▸ Exercise
Copy the entire listing below line for line, and shift every answer coordinate by adding 143 to both its x and its y value.

▸ Input records
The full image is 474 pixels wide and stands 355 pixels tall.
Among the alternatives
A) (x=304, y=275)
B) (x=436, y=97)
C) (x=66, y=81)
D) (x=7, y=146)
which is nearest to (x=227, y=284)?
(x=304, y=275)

▸ Output of the exercise
The full image is 474 pixels wide and stands 355 pixels tall.
Among the alternatives
A) (x=304, y=275)
B) (x=436, y=97)
C) (x=66, y=81)
D) (x=7, y=146)
which is nearest to (x=227, y=284)?
(x=447, y=418)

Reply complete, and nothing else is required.